In the late 20th and 21st century, climate change policy moved away from attempts to mitigate the impact of global warming and towards adapting to unavoidable changes to the human environment. There has also been a shift towards vulnerability based policy for those most impacted by environmental anomalies. Over the history of climate policy, concerns have been raised about the treatment of developing nations and a lack of gender specific action.

Activism 

Since the early 1970s, climate activists have called for more effective political action regarding global warming and other environmental anomalies. In 1970, Earth Day was the first large-scale environmental movement that called for the protection of all life on earth. The Friends of Earth organisation was also founded in 1970. Between 2006 and 2009, the Campaign against Climate Change and other British organisations staged a series of demonstrations to encourage governments to make more serious attempts to address climate change.

In 2019, activists, most of whom were young people, participated in a global climate strike to criticise the lack of international and political action to address the worsening impacts of climate change. Greta Thunberg, a 19-year-old activist from Sweden, became a figurehead for the movement.

Continuing in the spirit of young activists such as Greta Thunberg, the abandoned village of Lutzerath in North Rhine Westphalia, Germany has seen a growing army of at least 700 protesters from the country itself and around the world (estimated on 10 January 2023) taking over. They are there in defiance of coal mining company RWE who are intent on extracting coal from the Garzweiler Opencast Brown Coalmine near the village. There has been conflict between the protesters and the company since at least 2013, when RWE asked to extend its scope of operation to include Lutzerath and surrounding villages.

With the recent illegal invasion of Ukraine by Russia seeing gas supplies to Europe being curtailed by the Russian government in retaliation to Western sanctions, it seems there is no choice but to increase coal extraction, which flies in the face of recent promises made at the COP26 summit in 2022, held in Glasgow UK. The German government remains steadfast in its promise of reducing greenhouse gas emissions by 2030 and reducing global warming by 1.5 degrees as internationally agreed at COP26, stating it actually wants to reduce coal extraction but is being forced to perform short term extraction to deal with Germany's energy shortage due to the Russian invasion of Ukraine. Germany's Green Party is in agreement with the government's decision to extend mining operations after brokering a compromise that would spare five villages scheduled for demolition. This would appear to be seemingly in opposition to the reason the activists are protesting against the coal extraction.

Luisa Neubauer, a leading German climate change activist, influencer and member of Fridays For Future Germany, has said that she feels the German Green Party has betrayed the ideals of the movement, opting to support short term coal extraction and choosing 'profit over people'.

Origins of political concern 

In the mid-1970s, climate change shifted from a solely scientific issue to a point of political concern. The formal political discussion of global environment began in June 1972 with the UN Conference on the Human Environment (UNCHE) in Stockholm. The UNCHE identified the need for states to work cooperatively to solve environmental issues on a global scale. 
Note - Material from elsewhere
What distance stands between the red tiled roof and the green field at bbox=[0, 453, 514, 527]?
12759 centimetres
The first World Climate Conference in 1979 framed climate change as a global political issue, giving way to similar conferences in 1985, 1987, and 1988. In 1985, the Advisory Group on Greenhouse Gases (AGGG) was formed to offer international policy recommendations regarding climate change and global warming. At the Toronto Conference on the Changing Atmosphere in 1988, climate change was suggested to be almost as serious as nuclear war and early targets for  emission reductions were discussed.
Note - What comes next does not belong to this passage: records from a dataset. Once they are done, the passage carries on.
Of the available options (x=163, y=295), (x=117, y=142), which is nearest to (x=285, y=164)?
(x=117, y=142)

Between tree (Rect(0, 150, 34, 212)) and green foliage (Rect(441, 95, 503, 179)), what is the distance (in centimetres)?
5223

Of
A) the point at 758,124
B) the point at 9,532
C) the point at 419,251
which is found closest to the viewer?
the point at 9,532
The United Nations Environmental Programme (UNEP) and the World Meteorological Organisation (WMO) jointly established the Intergovernmental Panel on Climate Change (IPCC) in 1988. A succession of political summits in 1989, namely the Francophone Summit in Dakar, the Small Island States meeting, the G7 Meeting, the Commonwealth Summit, and the Non-Aligned Meeting, addressed climate change as a global political issue.

International policy 
Through the creation of multilateral treaties, agreements, and frameworks, international policy on climate change seeks to establish a worldwide response to the impacts of global warming and environmental anomalies. Historically, these efforts culminated in attempts to reduce global greenhouse gas emissions on a country-by-country basis.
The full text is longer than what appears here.